§ **ZADANIA DO WYKONANIA**:
**a.** Przedstaw w formie krótkiej listy akapit artykułu, który zaczyna się od słów „Skąd wziął się pomysł?”. Zachowaj jego główne fakty.
**b.** Odtwórz bez żadnych zmian fragment artykułu, który otwierają słowa zawierające „Skąd wziął się”, a zamyka „zdjęcia i szpulki nici.”.

§ **ŹRÓDŁO**:

Twoja historia jest ważna. Pójdź do biblioteki i ją opowiedz

Biblioteka wystartowała z nowym projektem. Mieszkańcy powiatu mogą do niej przyjść i podzielić się swoją historią – choćby związaną z miejscem, gdzie przez lata pracowali, mieszkali czy spędzali wolny czas. – Gdy ludzie prostymi zdaniami opowiadają o swojej historii, to ona jest żywa – mówi Wanda Świdzińska, jedna z pierwszych czytelniczek, która wzięła udział w projekcie i opowiedziała o pracy w fabryce nici

– To jest duży i ambitny projekt – mówi o Nowosolskiej Bibliotece Tradycji Regionalnej Tomasz Jędraszak, dyrektor Miejskiej Biblioteki Publicznej.

Skąd wziął się pomysł? – Zdecydowały trzy ważne wydarzenia – opowiada Jędraszak. – Do naszej czytelni regionalnej przychodziły osoby związane z lokalnymi zakładami pracy, stowarzyszeniami czy sportem. Widziałem, że ci ludzie są spragnieni rozmowy o swoim życiu, o dawnych czasach. Po drugie, zauważyłem duże zainteresowanie grupą Nowa Sól Wczoraj na Facebooku. Uświadomiłem sobie, jak bardzo ludzie pasjonują się naszą regionalną historią. A po trzecie – mail od pani Wandy Świdzińskiej. Zasugerowała w nim, że warto byłoby wrócić do tematu nowosolskich włókniarek i fabryki Odra. Pomyślałem: nie ma na co czekać i warto podjąć się realizacji tego projektu już teraz. Pani Wanda jako jedna z pierwszych osób udzieliła nam wywiadu na temat fabryki, w której pracowała. Przyniosła też zdjęcia i szpulki nici.

§ **DOSTARCZONE WPISY**:

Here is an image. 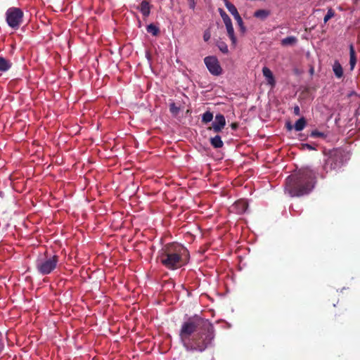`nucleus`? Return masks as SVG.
I'll list each match as a JSON object with an SVG mask.
<instances>
[{
  "label": "nucleus",
  "mask_w": 360,
  "mask_h": 360,
  "mask_svg": "<svg viewBox=\"0 0 360 360\" xmlns=\"http://www.w3.org/2000/svg\"><path fill=\"white\" fill-rule=\"evenodd\" d=\"M236 22L238 23V25L240 28V30L242 33H244L246 30L245 29V27L243 25V20L241 18H238V20H236Z\"/></svg>",
  "instance_id": "29"
},
{
  "label": "nucleus",
  "mask_w": 360,
  "mask_h": 360,
  "mask_svg": "<svg viewBox=\"0 0 360 360\" xmlns=\"http://www.w3.org/2000/svg\"><path fill=\"white\" fill-rule=\"evenodd\" d=\"M349 56H350V60H349V65L351 70H353L355 67L356 63V58L355 55V51L354 46L352 44H350L349 46Z\"/></svg>",
  "instance_id": "15"
},
{
  "label": "nucleus",
  "mask_w": 360,
  "mask_h": 360,
  "mask_svg": "<svg viewBox=\"0 0 360 360\" xmlns=\"http://www.w3.org/2000/svg\"><path fill=\"white\" fill-rule=\"evenodd\" d=\"M294 127H292L290 122H287L286 123V128L288 129V130H292V129Z\"/></svg>",
  "instance_id": "35"
},
{
  "label": "nucleus",
  "mask_w": 360,
  "mask_h": 360,
  "mask_svg": "<svg viewBox=\"0 0 360 360\" xmlns=\"http://www.w3.org/2000/svg\"><path fill=\"white\" fill-rule=\"evenodd\" d=\"M310 136L313 137V138H318V137L324 138L326 136L323 132H321L318 130H314L311 132Z\"/></svg>",
  "instance_id": "27"
},
{
  "label": "nucleus",
  "mask_w": 360,
  "mask_h": 360,
  "mask_svg": "<svg viewBox=\"0 0 360 360\" xmlns=\"http://www.w3.org/2000/svg\"><path fill=\"white\" fill-rule=\"evenodd\" d=\"M226 125L225 117L221 114L216 115L214 120L212 124V127L210 129H212L214 132H220Z\"/></svg>",
  "instance_id": "8"
},
{
  "label": "nucleus",
  "mask_w": 360,
  "mask_h": 360,
  "mask_svg": "<svg viewBox=\"0 0 360 360\" xmlns=\"http://www.w3.org/2000/svg\"><path fill=\"white\" fill-rule=\"evenodd\" d=\"M179 338L186 351L202 352L212 345L214 326L208 320L195 315L183 322Z\"/></svg>",
  "instance_id": "1"
},
{
  "label": "nucleus",
  "mask_w": 360,
  "mask_h": 360,
  "mask_svg": "<svg viewBox=\"0 0 360 360\" xmlns=\"http://www.w3.org/2000/svg\"><path fill=\"white\" fill-rule=\"evenodd\" d=\"M302 148L303 150H316V145L309 144V143H303V144H302Z\"/></svg>",
  "instance_id": "28"
},
{
  "label": "nucleus",
  "mask_w": 360,
  "mask_h": 360,
  "mask_svg": "<svg viewBox=\"0 0 360 360\" xmlns=\"http://www.w3.org/2000/svg\"><path fill=\"white\" fill-rule=\"evenodd\" d=\"M333 70L337 78H341L343 76V69L340 63L335 60L333 65Z\"/></svg>",
  "instance_id": "13"
},
{
  "label": "nucleus",
  "mask_w": 360,
  "mask_h": 360,
  "mask_svg": "<svg viewBox=\"0 0 360 360\" xmlns=\"http://www.w3.org/2000/svg\"><path fill=\"white\" fill-rule=\"evenodd\" d=\"M335 15V12L332 8H329L327 11L326 15L324 16L323 22L326 23L330 18Z\"/></svg>",
  "instance_id": "25"
},
{
  "label": "nucleus",
  "mask_w": 360,
  "mask_h": 360,
  "mask_svg": "<svg viewBox=\"0 0 360 360\" xmlns=\"http://www.w3.org/2000/svg\"><path fill=\"white\" fill-rule=\"evenodd\" d=\"M12 66V63L2 57L0 56V72H6L8 71Z\"/></svg>",
  "instance_id": "12"
},
{
  "label": "nucleus",
  "mask_w": 360,
  "mask_h": 360,
  "mask_svg": "<svg viewBox=\"0 0 360 360\" xmlns=\"http://www.w3.org/2000/svg\"><path fill=\"white\" fill-rule=\"evenodd\" d=\"M225 26H226V28L228 36L229 37V38H230V39H231V41L232 42V44L233 46H236V44L237 43V39H236V37L235 36V33H234V30H233V25H232V22L225 24Z\"/></svg>",
  "instance_id": "11"
},
{
  "label": "nucleus",
  "mask_w": 360,
  "mask_h": 360,
  "mask_svg": "<svg viewBox=\"0 0 360 360\" xmlns=\"http://www.w3.org/2000/svg\"><path fill=\"white\" fill-rule=\"evenodd\" d=\"M6 23L8 27L18 30L23 22L24 13L17 7H10L5 13Z\"/></svg>",
  "instance_id": "5"
},
{
  "label": "nucleus",
  "mask_w": 360,
  "mask_h": 360,
  "mask_svg": "<svg viewBox=\"0 0 360 360\" xmlns=\"http://www.w3.org/2000/svg\"><path fill=\"white\" fill-rule=\"evenodd\" d=\"M270 11L265 9H259L255 12L254 16L261 20H265L269 15Z\"/></svg>",
  "instance_id": "16"
},
{
  "label": "nucleus",
  "mask_w": 360,
  "mask_h": 360,
  "mask_svg": "<svg viewBox=\"0 0 360 360\" xmlns=\"http://www.w3.org/2000/svg\"><path fill=\"white\" fill-rule=\"evenodd\" d=\"M219 14H220L224 24L231 22V18H229V16L226 13V12L223 9L219 8Z\"/></svg>",
  "instance_id": "23"
},
{
  "label": "nucleus",
  "mask_w": 360,
  "mask_h": 360,
  "mask_svg": "<svg viewBox=\"0 0 360 360\" xmlns=\"http://www.w3.org/2000/svg\"><path fill=\"white\" fill-rule=\"evenodd\" d=\"M231 15L233 16L234 19L236 20L238 18H241L238 12V10H236Z\"/></svg>",
  "instance_id": "33"
},
{
  "label": "nucleus",
  "mask_w": 360,
  "mask_h": 360,
  "mask_svg": "<svg viewBox=\"0 0 360 360\" xmlns=\"http://www.w3.org/2000/svg\"><path fill=\"white\" fill-rule=\"evenodd\" d=\"M343 165V155L340 150L333 151L328 158L324 165V169L328 172V170L338 169Z\"/></svg>",
  "instance_id": "6"
},
{
  "label": "nucleus",
  "mask_w": 360,
  "mask_h": 360,
  "mask_svg": "<svg viewBox=\"0 0 360 360\" xmlns=\"http://www.w3.org/2000/svg\"><path fill=\"white\" fill-rule=\"evenodd\" d=\"M307 124V122L304 119V117H301L298 120L296 121L294 129L297 131H300L303 130Z\"/></svg>",
  "instance_id": "18"
},
{
  "label": "nucleus",
  "mask_w": 360,
  "mask_h": 360,
  "mask_svg": "<svg viewBox=\"0 0 360 360\" xmlns=\"http://www.w3.org/2000/svg\"><path fill=\"white\" fill-rule=\"evenodd\" d=\"M213 120V113L210 111H206L202 115V122L205 124L210 122Z\"/></svg>",
  "instance_id": "21"
},
{
  "label": "nucleus",
  "mask_w": 360,
  "mask_h": 360,
  "mask_svg": "<svg viewBox=\"0 0 360 360\" xmlns=\"http://www.w3.org/2000/svg\"><path fill=\"white\" fill-rule=\"evenodd\" d=\"M235 207L237 209V212L242 214L246 212L248 209V204L245 201L240 200L236 202Z\"/></svg>",
  "instance_id": "17"
},
{
  "label": "nucleus",
  "mask_w": 360,
  "mask_h": 360,
  "mask_svg": "<svg viewBox=\"0 0 360 360\" xmlns=\"http://www.w3.org/2000/svg\"><path fill=\"white\" fill-rule=\"evenodd\" d=\"M204 63L209 72L214 75L219 76L222 73V69L218 59L215 56H207L204 58Z\"/></svg>",
  "instance_id": "7"
},
{
  "label": "nucleus",
  "mask_w": 360,
  "mask_h": 360,
  "mask_svg": "<svg viewBox=\"0 0 360 360\" xmlns=\"http://www.w3.org/2000/svg\"><path fill=\"white\" fill-rule=\"evenodd\" d=\"M217 46L222 53H227L229 52L228 46L225 42L219 41L217 43Z\"/></svg>",
  "instance_id": "22"
},
{
  "label": "nucleus",
  "mask_w": 360,
  "mask_h": 360,
  "mask_svg": "<svg viewBox=\"0 0 360 360\" xmlns=\"http://www.w3.org/2000/svg\"><path fill=\"white\" fill-rule=\"evenodd\" d=\"M169 110L171 113H172L174 115H176L179 112L180 108L179 107L176 106L174 103H171L169 104Z\"/></svg>",
  "instance_id": "26"
},
{
  "label": "nucleus",
  "mask_w": 360,
  "mask_h": 360,
  "mask_svg": "<svg viewBox=\"0 0 360 360\" xmlns=\"http://www.w3.org/2000/svg\"><path fill=\"white\" fill-rule=\"evenodd\" d=\"M210 37H211L210 32L209 30H205L204 34H203V39H204V41H209Z\"/></svg>",
  "instance_id": "31"
},
{
  "label": "nucleus",
  "mask_w": 360,
  "mask_h": 360,
  "mask_svg": "<svg viewBox=\"0 0 360 360\" xmlns=\"http://www.w3.org/2000/svg\"><path fill=\"white\" fill-rule=\"evenodd\" d=\"M151 6L147 1H143L137 7V9L142 13L143 16L146 18L150 13Z\"/></svg>",
  "instance_id": "9"
},
{
  "label": "nucleus",
  "mask_w": 360,
  "mask_h": 360,
  "mask_svg": "<svg viewBox=\"0 0 360 360\" xmlns=\"http://www.w3.org/2000/svg\"><path fill=\"white\" fill-rule=\"evenodd\" d=\"M297 42V38L293 36L287 37L281 40L282 46H290Z\"/></svg>",
  "instance_id": "19"
},
{
  "label": "nucleus",
  "mask_w": 360,
  "mask_h": 360,
  "mask_svg": "<svg viewBox=\"0 0 360 360\" xmlns=\"http://www.w3.org/2000/svg\"><path fill=\"white\" fill-rule=\"evenodd\" d=\"M188 256V251L183 245L169 243L164 245L158 252V258L164 266L175 270L186 264Z\"/></svg>",
  "instance_id": "3"
},
{
  "label": "nucleus",
  "mask_w": 360,
  "mask_h": 360,
  "mask_svg": "<svg viewBox=\"0 0 360 360\" xmlns=\"http://www.w3.org/2000/svg\"><path fill=\"white\" fill-rule=\"evenodd\" d=\"M293 112L295 115H300V107L298 105H295L294 108H293Z\"/></svg>",
  "instance_id": "32"
},
{
  "label": "nucleus",
  "mask_w": 360,
  "mask_h": 360,
  "mask_svg": "<svg viewBox=\"0 0 360 360\" xmlns=\"http://www.w3.org/2000/svg\"><path fill=\"white\" fill-rule=\"evenodd\" d=\"M262 73H263V75L265 77L268 84L271 85V86H274L276 82H275L274 77L273 73L271 71V70L269 68H268L267 67H264L262 68Z\"/></svg>",
  "instance_id": "10"
},
{
  "label": "nucleus",
  "mask_w": 360,
  "mask_h": 360,
  "mask_svg": "<svg viewBox=\"0 0 360 360\" xmlns=\"http://www.w3.org/2000/svg\"><path fill=\"white\" fill-rule=\"evenodd\" d=\"M195 6V0H189V7L194 9Z\"/></svg>",
  "instance_id": "34"
},
{
  "label": "nucleus",
  "mask_w": 360,
  "mask_h": 360,
  "mask_svg": "<svg viewBox=\"0 0 360 360\" xmlns=\"http://www.w3.org/2000/svg\"><path fill=\"white\" fill-rule=\"evenodd\" d=\"M224 1L226 8L228 9L231 14L236 11V10H237L236 6L233 4L229 2L228 0H224Z\"/></svg>",
  "instance_id": "24"
},
{
  "label": "nucleus",
  "mask_w": 360,
  "mask_h": 360,
  "mask_svg": "<svg viewBox=\"0 0 360 360\" xmlns=\"http://www.w3.org/2000/svg\"><path fill=\"white\" fill-rule=\"evenodd\" d=\"M4 349V336L1 333H0V354L3 352Z\"/></svg>",
  "instance_id": "30"
},
{
  "label": "nucleus",
  "mask_w": 360,
  "mask_h": 360,
  "mask_svg": "<svg viewBox=\"0 0 360 360\" xmlns=\"http://www.w3.org/2000/svg\"><path fill=\"white\" fill-rule=\"evenodd\" d=\"M316 173L309 167L302 168L286 179L285 191L291 197L309 194L314 188Z\"/></svg>",
  "instance_id": "2"
},
{
  "label": "nucleus",
  "mask_w": 360,
  "mask_h": 360,
  "mask_svg": "<svg viewBox=\"0 0 360 360\" xmlns=\"http://www.w3.org/2000/svg\"><path fill=\"white\" fill-rule=\"evenodd\" d=\"M59 257L56 254L45 252L40 254L35 261V268L42 276L51 274L57 268Z\"/></svg>",
  "instance_id": "4"
},
{
  "label": "nucleus",
  "mask_w": 360,
  "mask_h": 360,
  "mask_svg": "<svg viewBox=\"0 0 360 360\" xmlns=\"http://www.w3.org/2000/svg\"><path fill=\"white\" fill-rule=\"evenodd\" d=\"M210 143L214 148H221L224 146V143L219 135H216L210 139Z\"/></svg>",
  "instance_id": "14"
},
{
  "label": "nucleus",
  "mask_w": 360,
  "mask_h": 360,
  "mask_svg": "<svg viewBox=\"0 0 360 360\" xmlns=\"http://www.w3.org/2000/svg\"><path fill=\"white\" fill-rule=\"evenodd\" d=\"M146 30L148 33L151 34L153 36H157L160 32L159 28L155 26L154 24H150L147 26Z\"/></svg>",
  "instance_id": "20"
}]
</instances>
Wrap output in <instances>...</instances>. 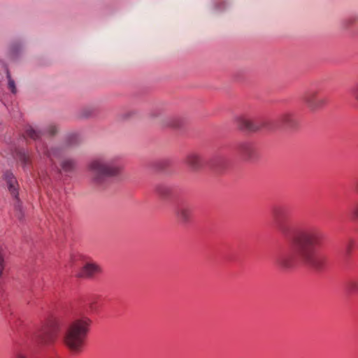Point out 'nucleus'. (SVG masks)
Here are the masks:
<instances>
[{
  "mask_svg": "<svg viewBox=\"0 0 358 358\" xmlns=\"http://www.w3.org/2000/svg\"><path fill=\"white\" fill-rule=\"evenodd\" d=\"M192 212L193 206L191 204L182 203L176 208L175 215L180 223L186 224L190 222Z\"/></svg>",
  "mask_w": 358,
  "mask_h": 358,
  "instance_id": "7",
  "label": "nucleus"
},
{
  "mask_svg": "<svg viewBox=\"0 0 358 358\" xmlns=\"http://www.w3.org/2000/svg\"><path fill=\"white\" fill-rule=\"evenodd\" d=\"M122 169L118 157L111 155H103L92 159L87 169L92 174V182L96 185L103 184L108 178L120 175Z\"/></svg>",
  "mask_w": 358,
  "mask_h": 358,
  "instance_id": "3",
  "label": "nucleus"
},
{
  "mask_svg": "<svg viewBox=\"0 0 358 358\" xmlns=\"http://www.w3.org/2000/svg\"><path fill=\"white\" fill-rule=\"evenodd\" d=\"M236 126L241 130L254 131L259 129L260 126L255 124L245 116H238L235 119Z\"/></svg>",
  "mask_w": 358,
  "mask_h": 358,
  "instance_id": "10",
  "label": "nucleus"
},
{
  "mask_svg": "<svg viewBox=\"0 0 358 358\" xmlns=\"http://www.w3.org/2000/svg\"><path fill=\"white\" fill-rule=\"evenodd\" d=\"M348 289L350 293H356L358 291V282L355 280L350 281L348 283Z\"/></svg>",
  "mask_w": 358,
  "mask_h": 358,
  "instance_id": "18",
  "label": "nucleus"
},
{
  "mask_svg": "<svg viewBox=\"0 0 358 358\" xmlns=\"http://www.w3.org/2000/svg\"><path fill=\"white\" fill-rule=\"evenodd\" d=\"M185 163L192 170H197L201 167L202 160L198 154L190 153L187 156Z\"/></svg>",
  "mask_w": 358,
  "mask_h": 358,
  "instance_id": "13",
  "label": "nucleus"
},
{
  "mask_svg": "<svg viewBox=\"0 0 358 358\" xmlns=\"http://www.w3.org/2000/svg\"><path fill=\"white\" fill-rule=\"evenodd\" d=\"M16 358H28V357L22 353H17L16 355Z\"/></svg>",
  "mask_w": 358,
  "mask_h": 358,
  "instance_id": "26",
  "label": "nucleus"
},
{
  "mask_svg": "<svg viewBox=\"0 0 358 358\" xmlns=\"http://www.w3.org/2000/svg\"><path fill=\"white\" fill-rule=\"evenodd\" d=\"M59 326L56 320H49L45 323L36 334L38 342L45 346H49L57 339Z\"/></svg>",
  "mask_w": 358,
  "mask_h": 358,
  "instance_id": "4",
  "label": "nucleus"
},
{
  "mask_svg": "<svg viewBox=\"0 0 358 358\" xmlns=\"http://www.w3.org/2000/svg\"><path fill=\"white\" fill-rule=\"evenodd\" d=\"M352 213L355 217L358 218V203L355 206Z\"/></svg>",
  "mask_w": 358,
  "mask_h": 358,
  "instance_id": "25",
  "label": "nucleus"
},
{
  "mask_svg": "<svg viewBox=\"0 0 358 358\" xmlns=\"http://www.w3.org/2000/svg\"><path fill=\"white\" fill-rule=\"evenodd\" d=\"M350 93L358 101V83L350 88Z\"/></svg>",
  "mask_w": 358,
  "mask_h": 358,
  "instance_id": "20",
  "label": "nucleus"
},
{
  "mask_svg": "<svg viewBox=\"0 0 358 358\" xmlns=\"http://www.w3.org/2000/svg\"><path fill=\"white\" fill-rule=\"evenodd\" d=\"M352 241H349V242L347 243V245H346V246H345V250H346V252H347L348 254H349V253L350 252V250H351V248H352Z\"/></svg>",
  "mask_w": 358,
  "mask_h": 358,
  "instance_id": "24",
  "label": "nucleus"
},
{
  "mask_svg": "<svg viewBox=\"0 0 358 358\" xmlns=\"http://www.w3.org/2000/svg\"><path fill=\"white\" fill-rule=\"evenodd\" d=\"M276 123L282 127L293 128L296 127L297 121L293 113L285 112L279 116Z\"/></svg>",
  "mask_w": 358,
  "mask_h": 358,
  "instance_id": "11",
  "label": "nucleus"
},
{
  "mask_svg": "<svg viewBox=\"0 0 358 358\" xmlns=\"http://www.w3.org/2000/svg\"><path fill=\"white\" fill-rule=\"evenodd\" d=\"M92 320L86 315L75 318L67 325L63 336V342L73 355L82 352L85 341L90 331Z\"/></svg>",
  "mask_w": 358,
  "mask_h": 358,
  "instance_id": "2",
  "label": "nucleus"
},
{
  "mask_svg": "<svg viewBox=\"0 0 358 358\" xmlns=\"http://www.w3.org/2000/svg\"><path fill=\"white\" fill-rule=\"evenodd\" d=\"M321 235V232L315 228L299 231L289 239L290 250L278 254L275 258V263L284 270L292 268L299 262L317 270L324 268L327 258L324 255L317 254L315 249L320 243Z\"/></svg>",
  "mask_w": 358,
  "mask_h": 358,
  "instance_id": "1",
  "label": "nucleus"
},
{
  "mask_svg": "<svg viewBox=\"0 0 358 358\" xmlns=\"http://www.w3.org/2000/svg\"><path fill=\"white\" fill-rule=\"evenodd\" d=\"M42 135H43V132L31 126L27 127L25 130V136L34 140L39 138Z\"/></svg>",
  "mask_w": 358,
  "mask_h": 358,
  "instance_id": "16",
  "label": "nucleus"
},
{
  "mask_svg": "<svg viewBox=\"0 0 358 358\" xmlns=\"http://www.w3.org/2000/svg\"><path fill=\"white\" fill-rule=\"evenodd\" d=\"M356 186H357V187L358 188V179H357V182H356Z\"/></svg>",
  "mask_w": 358,
  "mask_h": 358,
  "instance_id": "27",
  "label": "nucleus"
},
{
  "mask_svg": "<svg viewBox=\"0 0 358 358\" xmlns=\"http://www.w3.org/2000/svg\"><path fill=\"white\" fill-rule=\"evenodd\" d=\"M156 193L162 198H166L171 194V187L166 184H158L155 187Z\"/></svg>",
  "mask_w": 358,
  "mask_h": 358,
  "instance_id": "15",
  "label": "nucleus"
},
{
  "mask_svg": "<svg viewBox=\"0 0 358 358\" xmlns=\"http://www.w3.org/2000/svg\"><path fill=\"white\" fill-rule=\"evenodd\" d=\"M276 228L278 231L285 237H289L291 227L288 221L286 220L282 211L277 210L275 213Z\"/></svg>",
  "mask_w": 358,
  "mask_h": 358,
  "instance_id": "9",
  "label": "nucleus"
},
{
  "mask_svg": "<svg viewBox=\"0 0 358 358\" xmlns=\"http://www.w3.org/2000/svg\"><path fill=\"white\" fill-rule=\"evenodd\" d=\"M19 159L24 165H27L29 162V155L25 152H20L19 153Z\"/></svg>",
  "mask_w": 358,
  "mask_h": 358,
  "instance_id": "19",
  "label": "nucleus"
},
{
  "mask_svg": "<svg viewBox=\"0 0 358 358\" xmlns=\"http://www.w3.org/2000/svg\"><path fill=\"white\" fill-rule=\"evenodd\" d=\"M239 155L246 161H252L257 158V151L255 145L250 142L240 143L237 148Z\"/></svg>",
  "mask_w": 358,
  "mask_h": 358,
  "instance_id": "8",
  "label": "nucleus"
},
{
  "mask_svg": "<svg viewBox=\"0 0 358 358\" xmlns=\"http://www.w3.org/2000/svg\"><path fill=\"white\" fill-rule=\"evenodd\" d=\"M4 268H5L4 257H3L2 251L0 250V278L1 277V275L3 274Z\"/></svg>",
  "mask_w": 358,
  "mask_h": 358,
  "instance_id": "22",
  "label": "nucleus"
},
{
  "mask_svg": "<svg viewBox=\"0 0 358 358\" xmlns=\"http://www.w3.org/2000/svg\"><path fill=\"white\" fill-rule=\"evenodd\" d=\"M357 20V17L355 16L350 17L344 21V26L345 27H348L349 26L353 24Z\"/></svg>",
  "mask_w": 358,
  "mask_h": 358,
  "instance_id": "21",
  "label": "nucleus"
},
{
  "mask_svg": "<svg viewBox=\"0 0 358 358\" xmlns=\"http://www.w3.org/2000/svg\"><path fill=\"white\" fill-rule=\"evenodd\" d=\"M57 126L54 124L50 125L46 130V132H48L50 135H54L55 134L57 133Z\"/></svg>",
  "mask_w": 358,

§ **ODPOWIEDZI DO ZADAŃ**:
**a.**
Według Tomasza Jędraszaka o powstaniu projektu zdecydowały trzy wydarzenia:
- Do czytelni regionalnej przychodziły osoby związane z lokalnymi zakładami pracy, stowarzyszeniami i sportem. Były spragnione rozmowy o swoim życiu i dawnych czasach.
- Grupa Nowa Sól Wczoraj na Facebooku cieszyła się dużym zainteresowaniem, co pokazało, jak bardzo ludzie pasjonują się historią regionu.
- Wanda Świdzińska w mailu zasugerowała powrót do tematu nowosolskich włókniarek i fabryki Odra.

Jędraszak uznał, że projekt warto realizować od razu. Pani Wanda jako jedna z pierwszych osób udzieliła wywiadu o fabryce, w której pracowała, oraz przyniosła zdjęcia i szpulki nici.

**b.**
Skąd wziął się pomysł? – Zdecydowały trzy ważne wydarzenia – opowiada Jędraszak. – Do naszej czytelni regionalnej przychodziły osoby związane z lokalnymi zakładami pracy, stowarzyszeniami czy sportem. Widziałem, że ci ludzie są spragnieni rozmowy o swoim życiu, o dawnych czasach. Po drugie, zauważyłem duże zainteresowanie grupą Nowa Sól Wczoraj na Facebooku. Uświadomiłem sobie, jak bardzo ludzie pasjonują się naszą regionalną historią. A po trzecie – mail od pani Wandy Świdzińskiej. Zasugerowała w nim, że warto byłoby wrócić do tematu nowosolskich włókniarek i fabryki Odra. Pomyślałem: nie ma na co czekać i warto podjąć się realizacji tego projektu już teraz. Pani Wanda jako jedna z pierwszych osób udzieliła nam wywiadu na temat fabryki, w której pracowała. Przyniosła też zdjęcia i szpulki nici.